Hello! I am trying to ingest a .csv from a bucket ...
# ingestion
c
Hello! I am trying to ingest a .csv from a bucket on a local S3 with a DataHub deployed on K8S. I am running the ingestion from the CLI (v 0.8.43.4) and can ping the S3 server from the machine which runs the CLI. I have a very simple recipe: source: type: s3 config: path_specs: - include: "{s3-server}/{bucket-name}/*.csv" env: "PROD" profiling: enabled: false # sink configs sink: type: "datahub-rest" config: server: "http://localhost:8080" The pipeline finishes successfully but generates no events. The source and sink reports from the ingest are empty except for the timestamps. I only see this error (ERROR {logger:26} - Please set env variable SPARK_VERSION) when I run with --debug but in my recipe profiling is disabled. Any advice on how to resolve this will be greatly appreciated! Thank you in advance!
h
Hi @chilly-potato-57465 what do you mean by local s3 ? Can you share absolute s3 path of one of the csv files that you are expecting to get ingested ? Also, can you enable debug level logs - that would definitely help understand whats happening better.
Hey, can you also share absolute s3 path of one of the csv files that you are expecting to get ingested ? My guess is that path_specs.include is not correctly set here. You'll need to replace
- include: "{s3-server}/{bucket-name}/*.csv"
with actual values of s3 server and bucket name
c
Hi! Here it is
- include: "s3-test/DataHubDemo/sample-data.csv"
I thought it is suspicious to not specify a protocol or something more than server name but read that s3:// is only for AWS S3?
h
Can you try prefixing with s3:// ? If you don't specify s3://, the source looks for local folder with name s3-test - which is not what we want.
c
I see. When I prefixed it I got: ValueError: aws_config not set.
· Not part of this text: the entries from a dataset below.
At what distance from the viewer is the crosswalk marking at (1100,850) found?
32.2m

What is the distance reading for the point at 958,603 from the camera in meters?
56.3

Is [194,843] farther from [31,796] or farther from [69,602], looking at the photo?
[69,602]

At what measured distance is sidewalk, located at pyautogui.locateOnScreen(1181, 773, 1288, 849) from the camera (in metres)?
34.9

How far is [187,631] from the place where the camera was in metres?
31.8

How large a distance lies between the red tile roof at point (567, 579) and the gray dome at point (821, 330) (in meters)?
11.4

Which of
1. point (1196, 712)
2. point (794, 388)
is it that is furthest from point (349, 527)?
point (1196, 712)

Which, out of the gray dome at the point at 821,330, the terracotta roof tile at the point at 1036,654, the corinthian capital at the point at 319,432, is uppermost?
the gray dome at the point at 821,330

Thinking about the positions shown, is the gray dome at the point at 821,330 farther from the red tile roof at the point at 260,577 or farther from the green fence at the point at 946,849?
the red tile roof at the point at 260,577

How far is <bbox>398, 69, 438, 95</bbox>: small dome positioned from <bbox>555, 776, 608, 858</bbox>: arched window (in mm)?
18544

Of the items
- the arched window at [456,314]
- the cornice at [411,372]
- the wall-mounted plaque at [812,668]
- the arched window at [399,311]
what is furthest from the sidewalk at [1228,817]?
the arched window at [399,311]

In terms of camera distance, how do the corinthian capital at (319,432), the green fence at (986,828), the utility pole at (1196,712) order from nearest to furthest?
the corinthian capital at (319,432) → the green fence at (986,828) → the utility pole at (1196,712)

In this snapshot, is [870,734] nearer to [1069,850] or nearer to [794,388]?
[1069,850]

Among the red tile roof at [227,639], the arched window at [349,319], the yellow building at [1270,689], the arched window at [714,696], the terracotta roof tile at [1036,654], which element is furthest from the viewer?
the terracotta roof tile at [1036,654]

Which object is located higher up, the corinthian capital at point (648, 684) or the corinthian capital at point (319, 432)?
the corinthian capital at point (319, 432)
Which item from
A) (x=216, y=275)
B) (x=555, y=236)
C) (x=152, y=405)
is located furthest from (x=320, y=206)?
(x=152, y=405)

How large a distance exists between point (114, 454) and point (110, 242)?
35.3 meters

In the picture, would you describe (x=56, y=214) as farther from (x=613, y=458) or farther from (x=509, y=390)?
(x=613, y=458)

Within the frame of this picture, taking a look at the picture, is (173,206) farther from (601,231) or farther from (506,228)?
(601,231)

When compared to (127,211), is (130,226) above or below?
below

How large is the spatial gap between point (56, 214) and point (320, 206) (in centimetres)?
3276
Cannot browse s3
h
Right, can you set aws_config ? aws region as the least
Copy code
config:
    ...other source configs...
    aws_config:
        aws_region: us-east-1
c
only setting aws_config.aws_region leads to NoCredentialsError: Unable to locate credentials
when setting: aws_region: "" aws_access_key_id: "somesecret" aws_secret_access_key: "longersecret" the error is: ValueError: Invalid endpoint: https://s3..amazonaws.com
h
Please set aws_endpoint_url as well
equal to your s3 server url
c
[SSL: CERTIFICATE_VERIFY_FAILED] certificate verify failed: self signed certificate (_ssl.c:997)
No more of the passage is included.